Mammalian responses to dysfunctional telomeres

Telomeres are specialized structure composed of tandem repeats bound by proteins at the end of linear chromosomes. All eukaryotes have evolved a system that monitors and preserves the functionality of the telomeres. The tandem repeats are elongated de novo during every cell cycle by telomerase, a ribonuclear protein with both RNA and catalytic component. Telomeres prevent genomic instability that can lead to mutations and tumorgenesis.; The present work examines the cellular and organismal responses to dysfunctional telomeres resulted from the absence of telomerase. First, telomere dysfunction mediated responses in fibroblasts were studied.
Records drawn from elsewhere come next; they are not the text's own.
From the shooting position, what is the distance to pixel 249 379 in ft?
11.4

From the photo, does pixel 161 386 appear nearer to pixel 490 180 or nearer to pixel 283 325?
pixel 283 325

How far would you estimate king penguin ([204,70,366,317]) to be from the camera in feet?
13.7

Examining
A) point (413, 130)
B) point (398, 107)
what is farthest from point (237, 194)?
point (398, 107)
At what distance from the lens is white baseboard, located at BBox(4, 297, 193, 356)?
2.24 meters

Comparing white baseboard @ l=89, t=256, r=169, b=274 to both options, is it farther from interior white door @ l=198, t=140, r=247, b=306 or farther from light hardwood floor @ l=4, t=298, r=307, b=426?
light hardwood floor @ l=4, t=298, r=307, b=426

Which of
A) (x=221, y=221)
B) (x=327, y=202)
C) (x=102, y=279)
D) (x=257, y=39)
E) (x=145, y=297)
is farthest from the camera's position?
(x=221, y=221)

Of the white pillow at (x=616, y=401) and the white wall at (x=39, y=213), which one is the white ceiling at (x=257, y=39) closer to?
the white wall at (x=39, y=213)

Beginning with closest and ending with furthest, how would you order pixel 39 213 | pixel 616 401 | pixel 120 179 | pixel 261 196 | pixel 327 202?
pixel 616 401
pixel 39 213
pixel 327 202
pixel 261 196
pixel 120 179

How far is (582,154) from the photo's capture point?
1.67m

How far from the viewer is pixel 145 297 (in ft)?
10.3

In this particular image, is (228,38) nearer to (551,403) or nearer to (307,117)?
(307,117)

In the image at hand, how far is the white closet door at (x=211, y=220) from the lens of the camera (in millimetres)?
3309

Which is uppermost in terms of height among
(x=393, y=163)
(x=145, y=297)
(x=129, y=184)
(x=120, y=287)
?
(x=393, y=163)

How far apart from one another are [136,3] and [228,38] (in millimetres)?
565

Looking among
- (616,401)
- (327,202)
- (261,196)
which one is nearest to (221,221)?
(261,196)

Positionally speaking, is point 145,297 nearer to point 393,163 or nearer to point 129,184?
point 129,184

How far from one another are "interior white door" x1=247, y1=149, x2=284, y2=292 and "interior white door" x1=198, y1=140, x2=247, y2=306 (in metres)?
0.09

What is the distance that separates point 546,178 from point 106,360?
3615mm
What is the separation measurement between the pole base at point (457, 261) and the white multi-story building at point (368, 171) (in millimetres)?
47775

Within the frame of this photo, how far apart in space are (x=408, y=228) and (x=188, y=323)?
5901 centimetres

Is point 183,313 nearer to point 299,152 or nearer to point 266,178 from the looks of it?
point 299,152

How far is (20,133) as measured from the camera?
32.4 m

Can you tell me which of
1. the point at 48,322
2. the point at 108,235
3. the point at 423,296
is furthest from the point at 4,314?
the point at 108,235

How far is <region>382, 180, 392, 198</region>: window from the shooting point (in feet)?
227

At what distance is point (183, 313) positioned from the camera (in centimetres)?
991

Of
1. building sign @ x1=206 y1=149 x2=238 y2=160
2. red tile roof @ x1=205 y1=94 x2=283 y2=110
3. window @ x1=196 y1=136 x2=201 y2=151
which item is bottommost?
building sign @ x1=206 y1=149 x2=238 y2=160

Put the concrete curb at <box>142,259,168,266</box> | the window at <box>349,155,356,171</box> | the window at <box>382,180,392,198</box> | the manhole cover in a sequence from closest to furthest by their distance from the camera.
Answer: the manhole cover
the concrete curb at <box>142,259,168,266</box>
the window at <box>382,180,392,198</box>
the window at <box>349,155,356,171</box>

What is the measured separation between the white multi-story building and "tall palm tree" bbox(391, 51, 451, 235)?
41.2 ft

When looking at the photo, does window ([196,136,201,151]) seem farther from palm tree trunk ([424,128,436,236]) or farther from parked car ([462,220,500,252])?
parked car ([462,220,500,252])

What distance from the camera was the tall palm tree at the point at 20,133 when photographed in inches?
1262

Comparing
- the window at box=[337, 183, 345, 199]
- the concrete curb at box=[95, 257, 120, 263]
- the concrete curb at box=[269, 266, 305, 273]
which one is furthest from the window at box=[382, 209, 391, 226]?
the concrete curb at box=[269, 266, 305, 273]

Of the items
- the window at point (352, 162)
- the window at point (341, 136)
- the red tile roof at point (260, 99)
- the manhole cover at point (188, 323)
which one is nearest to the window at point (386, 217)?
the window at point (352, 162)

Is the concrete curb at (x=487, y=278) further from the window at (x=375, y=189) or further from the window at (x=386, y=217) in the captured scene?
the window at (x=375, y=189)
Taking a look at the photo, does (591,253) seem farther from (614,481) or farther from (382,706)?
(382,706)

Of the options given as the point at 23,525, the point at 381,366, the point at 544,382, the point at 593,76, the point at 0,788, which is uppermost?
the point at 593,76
In fast growing fibroblasts with short telomeres, there was an increase in genomic instability accompanying growth retardation. The retardation in growth rate vanished after crisis, suggesting either an adaptation to the presence of the short telomeres or inactivation of checkpoints. When exogenous DNA damage was introduced into the post-crisis fibroblasts, they responded similarly as the cells without telomere dysfunction. The protein level of DNA damage checkpoints p53, gamma-H2AX and Chk2 did not correlate with cellular growth. This suggests that one cannot determine if cells have dysfunctional telomeres by looking at the globally DNA damage checkpoint protein level. Next, the mechanism of the dysfunctional telomeres was investigated. Individual telomeres in T cells and fibroblasts were examined directly and it was found that short telomeres are recognized directly by DNA damage proteins in the absence of telomerase. Lastly, in vivo mechanism and responses to dysfunctional telomere were examined. Telomerase RNA mutations have been reported in autosomal dominant dyskeratosis congenita patients and aplastic anemic patients. By using a mouse strain that has short telomeres, we demonstrated that haploinsufficiency of telomerase RNA can lead to telomere dysfunction in gastrointestinal track, bone marrow and germ cells. This finding provides a plausible mechanism for how mutations in telomerase leading to diseases dyskeratosis congenita and aplastic anemia. We also uncovered a previously unknown aspect of telomere biology, the parental effect of telomere length regulation in which wildtype mice that inherit short telomeres show cell disease phenotypes. This phenomenon could potentially cause stem cell failure in genetically normal people.